Periodically, I’ll be asked about what tools I use to run Pressware. And though I don’t necessarily think there’s a one-size-fits-all solution, I’ve been doing this long enough to where there are plenty of tools I’ve tried, dropped, continue to use, and recommend.
So I thought it might be worth sharing both some of the digital and analog tools I use to plan my week, get stuff done with a team, and run a small business.
Some stuff I’ve talked about before, others I may have briefly mentioned in passing on Twitter, but I’ll do what I can briefly outline each utility below. And then, perhaps in another post, go deeper with some of the utilities over the others.
Getting Work Done at a Team Level
Everything below are all applications that I use in conjunction with at least one other person on my team, if not all of them.
Later in the post, I’ll talk about the analog things I use for my personal stuff, but this is what we, as a team, currently use to get our projects done.
- Invoicely. This has been my favorite invoicing system thus far. From the way it allows us to customize the email address and send reminders to the way it allows us to accept payments in different ways.
- Eversign. This is by the same company behind Invoicely. And though I wasn’t initially using any eSign software, this seemed like a goto choice once our projects got to be a certain size. My favorite features are the way it allows you to upload PDFs from third-party software, customize the fields that need to be signed, and then send the contracts to make it easy for others to sign.
- G-Suite. And speaking of contracts, we use the whole gamut of what G-Suite (a name of which I’m still not a fan 🤷🏻♂️) offers. From email and calendar to Docs and Sheets.
- GitHub. Some prefer Bitbucket, some prefer GitLab, and I’ve been using GitHub for so long that this is what we’ve been using (though between this and Asana, Toby has been pushing for us to try GitLab more and more. I’m inclined to do so but I’ve already got so much stuff in GitHub 🙃).
- Asana. Though we’re stil trying to determine our flow (between TODO, Doing, For Review, and Done) as well as our plan for how long our sprints our, using Asana to convert the requirements of the project into actionable tasks and assignments and then move them throughout the process is nice.
- Slack. I’m not a fan of chat, to be honest. In fact, sometimes I think Slack can be completely counter to the problem it tries to solve (but it’s all in how you use it, too). To that end, I’ve become very strict on the number of groups I join and then I’m also open with our team that nothing urgent should be posted to Slack. Instead, they can get in touch with my directly. Regardless, we organize Slack so that each project has a channel. Then we also wire up the tools we’re using (like GitHub, Asana, etc.) based on the work we’re doing for that project.

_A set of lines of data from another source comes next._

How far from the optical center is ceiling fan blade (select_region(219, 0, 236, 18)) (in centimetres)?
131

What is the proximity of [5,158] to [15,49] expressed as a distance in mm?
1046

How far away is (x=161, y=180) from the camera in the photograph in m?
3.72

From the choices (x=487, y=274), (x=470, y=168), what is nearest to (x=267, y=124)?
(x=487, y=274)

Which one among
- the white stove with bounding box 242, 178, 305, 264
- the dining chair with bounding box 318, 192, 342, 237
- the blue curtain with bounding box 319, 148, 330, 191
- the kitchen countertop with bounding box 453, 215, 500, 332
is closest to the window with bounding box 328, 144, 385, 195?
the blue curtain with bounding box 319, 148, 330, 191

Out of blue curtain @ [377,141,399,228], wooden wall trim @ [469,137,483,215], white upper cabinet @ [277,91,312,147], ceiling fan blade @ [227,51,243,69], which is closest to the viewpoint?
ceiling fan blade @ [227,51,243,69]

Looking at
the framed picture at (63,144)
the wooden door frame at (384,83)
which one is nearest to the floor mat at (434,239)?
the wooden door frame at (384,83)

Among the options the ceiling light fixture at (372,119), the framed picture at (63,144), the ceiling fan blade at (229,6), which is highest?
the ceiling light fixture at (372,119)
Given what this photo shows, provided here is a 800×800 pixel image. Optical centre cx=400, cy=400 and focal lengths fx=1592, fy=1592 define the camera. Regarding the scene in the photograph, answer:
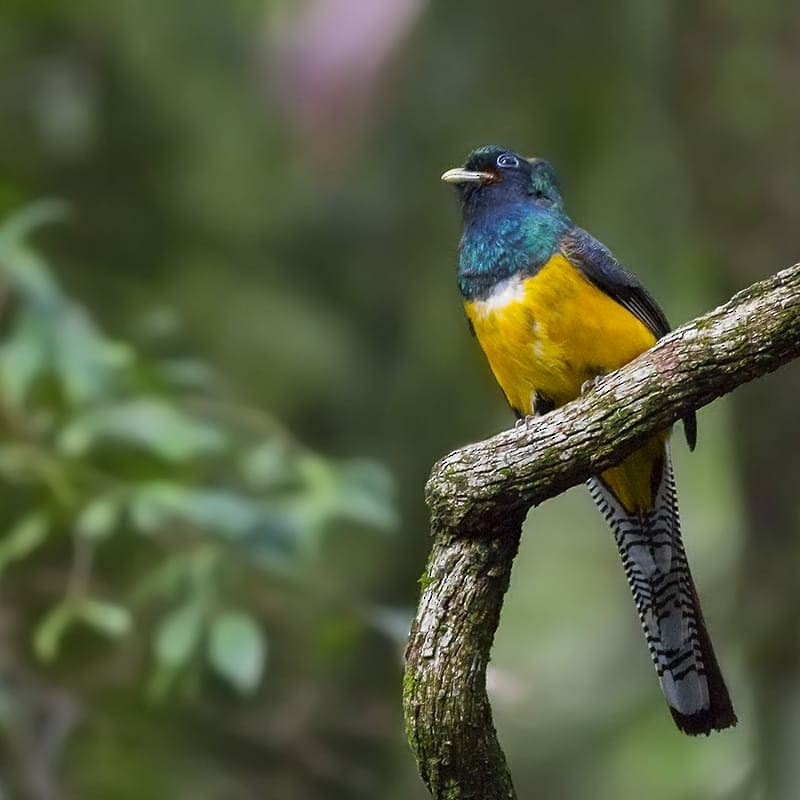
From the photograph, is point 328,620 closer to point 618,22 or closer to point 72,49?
point 72,49

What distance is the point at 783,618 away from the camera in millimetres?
5965

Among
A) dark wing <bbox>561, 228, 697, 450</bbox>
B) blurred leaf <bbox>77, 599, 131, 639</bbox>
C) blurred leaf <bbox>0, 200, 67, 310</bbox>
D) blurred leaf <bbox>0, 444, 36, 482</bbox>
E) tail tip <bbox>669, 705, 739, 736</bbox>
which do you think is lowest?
tail tip <bbox>669, 705, 739, 736</bbox>

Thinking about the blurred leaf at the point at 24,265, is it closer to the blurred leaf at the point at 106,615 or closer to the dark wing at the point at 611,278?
the blurred leaf at the point at 106,615

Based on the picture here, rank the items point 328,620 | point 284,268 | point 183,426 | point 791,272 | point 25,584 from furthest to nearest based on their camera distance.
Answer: point 284,268
point 25,584
point 328,620
point 183,426
point 791,272

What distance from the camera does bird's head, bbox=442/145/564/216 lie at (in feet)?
15.5

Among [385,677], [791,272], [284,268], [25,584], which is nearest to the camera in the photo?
[791,272]

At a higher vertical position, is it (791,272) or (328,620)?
(328,620)

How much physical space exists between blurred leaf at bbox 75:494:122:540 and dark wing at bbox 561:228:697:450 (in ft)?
4.98

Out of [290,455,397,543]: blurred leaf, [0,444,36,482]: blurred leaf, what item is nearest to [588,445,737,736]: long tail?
[290,455,397,543]: blurred leaf

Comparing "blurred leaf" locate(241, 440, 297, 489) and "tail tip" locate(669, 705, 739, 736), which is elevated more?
"blurred leaf" locate(241, 440, 297, 489)

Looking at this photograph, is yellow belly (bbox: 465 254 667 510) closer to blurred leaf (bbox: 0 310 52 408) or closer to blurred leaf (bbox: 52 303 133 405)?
blurred leaf (bbox: 52 303 133 405)

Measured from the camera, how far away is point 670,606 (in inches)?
158

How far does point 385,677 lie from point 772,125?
270cm

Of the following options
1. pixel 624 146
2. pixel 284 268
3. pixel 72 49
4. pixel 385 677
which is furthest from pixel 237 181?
pixel 385 677
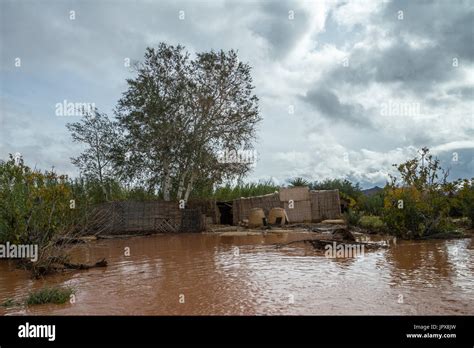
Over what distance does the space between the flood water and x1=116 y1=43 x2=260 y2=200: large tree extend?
30.5 ft

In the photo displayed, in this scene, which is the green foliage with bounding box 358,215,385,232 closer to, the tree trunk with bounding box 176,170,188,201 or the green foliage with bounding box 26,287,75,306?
the tree trunk with bounding box 176,170,188,201

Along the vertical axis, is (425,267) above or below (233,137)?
below

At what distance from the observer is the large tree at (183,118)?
18.5 m

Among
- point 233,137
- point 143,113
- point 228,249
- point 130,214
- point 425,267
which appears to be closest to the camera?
point 425,267

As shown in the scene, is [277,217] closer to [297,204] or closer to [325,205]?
[297,204]

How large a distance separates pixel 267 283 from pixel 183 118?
13.8 metres

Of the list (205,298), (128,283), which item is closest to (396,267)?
(205,298)

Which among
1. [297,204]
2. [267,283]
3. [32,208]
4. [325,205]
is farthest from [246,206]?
[267,283]

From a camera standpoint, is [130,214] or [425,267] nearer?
[425,267]

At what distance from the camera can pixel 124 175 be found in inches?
754

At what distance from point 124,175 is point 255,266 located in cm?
1280

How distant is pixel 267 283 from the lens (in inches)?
242

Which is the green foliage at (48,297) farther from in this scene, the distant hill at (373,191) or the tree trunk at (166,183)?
the distant hill at (373,191)
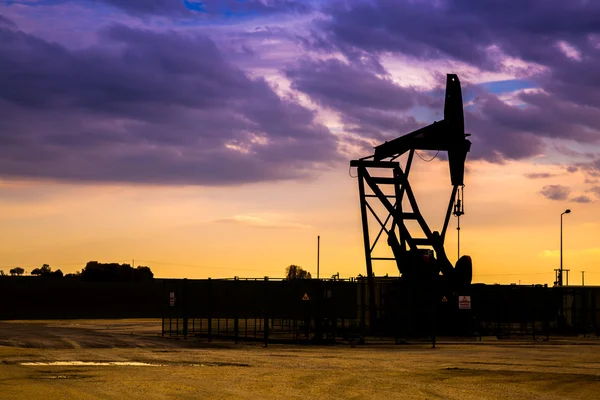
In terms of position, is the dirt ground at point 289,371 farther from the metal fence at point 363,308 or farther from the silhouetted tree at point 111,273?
the silhouetted tree at point 111,273

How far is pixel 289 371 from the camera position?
79.2 ft

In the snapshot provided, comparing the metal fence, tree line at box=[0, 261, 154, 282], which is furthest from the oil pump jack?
tree line at box=[0, 261, 154, 282]

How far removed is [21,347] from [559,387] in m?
20.8

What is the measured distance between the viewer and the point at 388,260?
5272 cm

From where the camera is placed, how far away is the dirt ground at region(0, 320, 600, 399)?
62.6 feet

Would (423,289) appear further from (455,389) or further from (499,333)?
(455,389)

Obviously, there’s not a lot of stuff we use. Aside from the above, I do have templates for Statements of Work and Terms and Conditions that I use in conjunction with Eversign that are tailored to each project.
And for what it’s worth, I’m honestly not a fan of using any of the above on mobile if we can avoid it. Use them during work hours, then sign off and focus on yourself, your hobbies, your friends, your family, or whatever. Basically, anything else but work.
Getting Work Done at a Personal Level
All of the above are obviously all pieces of software that I use; however, there are things I use each week to help take notes and plan on how to get things done.
And I use them all in conjunction with one another or with my family to keep things organized. I’ve come out on the other side after trying a variety of different things but these are the things that I have found to keep us organized. So perhaps over the next few posts, I’ll also breakdown how I use these individually and to help plan my personal stuff as well as my own week.
As for now, I’ve shared a quick summary of the tools we use to get our work done at a team level.